Politicians criticized for inaction amid KCCA demolitions in Makindye

Politicians criticized for inaction amid KCCA demolitions in Makindye
NEED party officials addressing the press recently

Kampala, Uganda | By Michael Wandati | The National Economic Empowerment Dialogue (NEED) party has strongly criticized political leaders for what they perceive as a disregard for the plight of impoverished residents in areas like Kansanga, Kabalagala, Bunga, and Ggaba.

The cause for concern stems from the ongoing demolitions conducted by the Kampala Capital City Authority (KCCA) in these regions.

These demolitions by the KCCA are part of the preparatory measures for the upcoming 19th Summit of the Non-Aligned Movement (NAM), scheduled to take place from January 15 to 20, 2024, at the Munyonyo Commonwealth Resort.

Following this summit, Uganda is set to host the Third South Summit, organized under the framework of the Group of 77 and China, a coalition of developing countries. The Third South Summit is slated for January 21-23, also at the Munyonyo Commonwealth Resort.

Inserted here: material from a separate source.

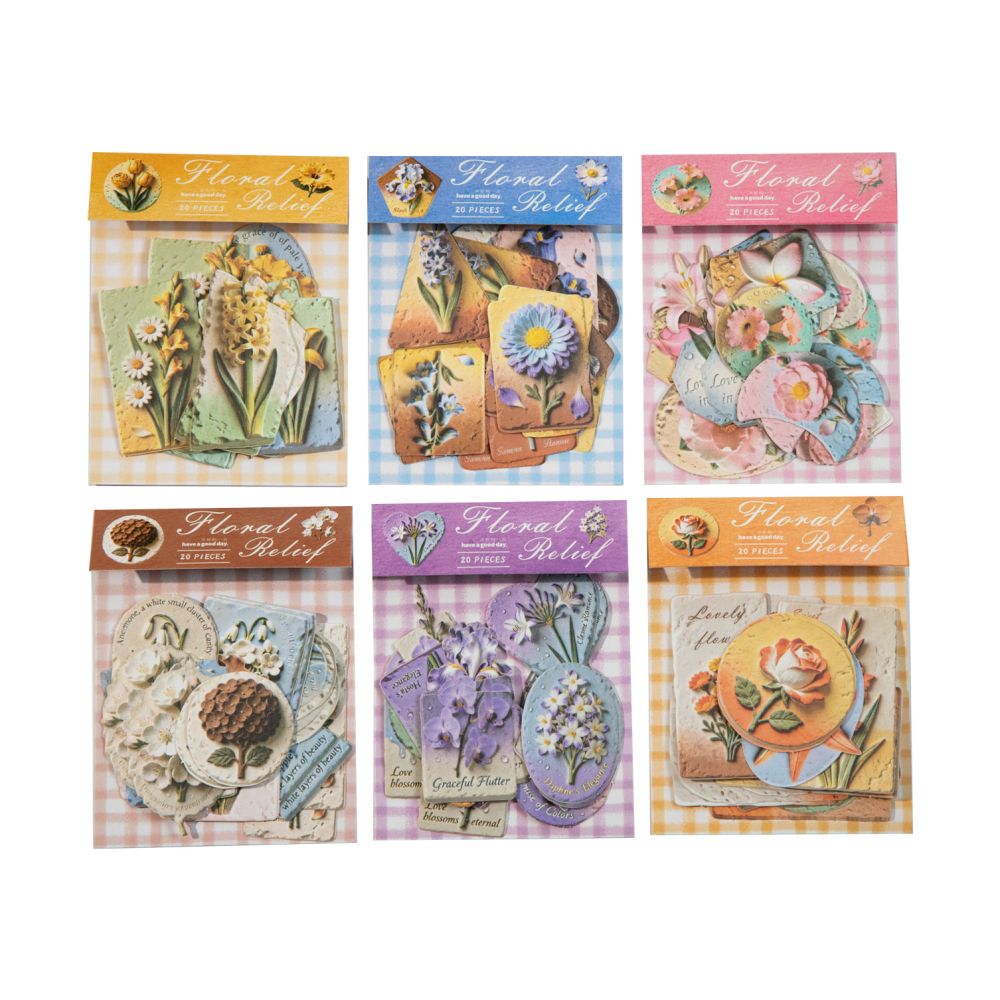 Floral Relief Series Paper Stickers 20psc 6 variants image 4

Addressing the media at the party’s headquarters in Rubaga, Charles Basajja, the party treasurer, expressed deep concern over the apparent neglect by leaders from Makindye Division. According to Basajja, these leaders had been actively collecting money from traders operating along various roads in the affected areas. However, when the KCCA initiated demolitions, these leaders allegedly failed to provide adequate protection or support to the affected residents.

Also Read: Over 3,000 buildings face demolition in Kampala

Basajja emphasized that many of the affected traders had received financial assistance through programs like the Parish Development Model and Emyooga, aimed at supporting small businesses. Despite this assistance, their properties are now being demolished in preparation for events that Basajja argued have limited direct benefits for the impoverished population.

He particularly criticized the notion of sacrificing the livelihoods of these individuals for a one-week event, emphasizing the minimal impact it has on the well-being of the economically vulnerable citizens.

The party’s critique raises questions about the priorities and responsibilities of political leaders in the face of development initiatives and international summits. It underscores the need for a more comprehensive and inclusive approach to urban development, ensuring that the interests and livelihoods of the most vulnerable members of society are not overlooked or sacrificed in the pursuit of broader national objectives.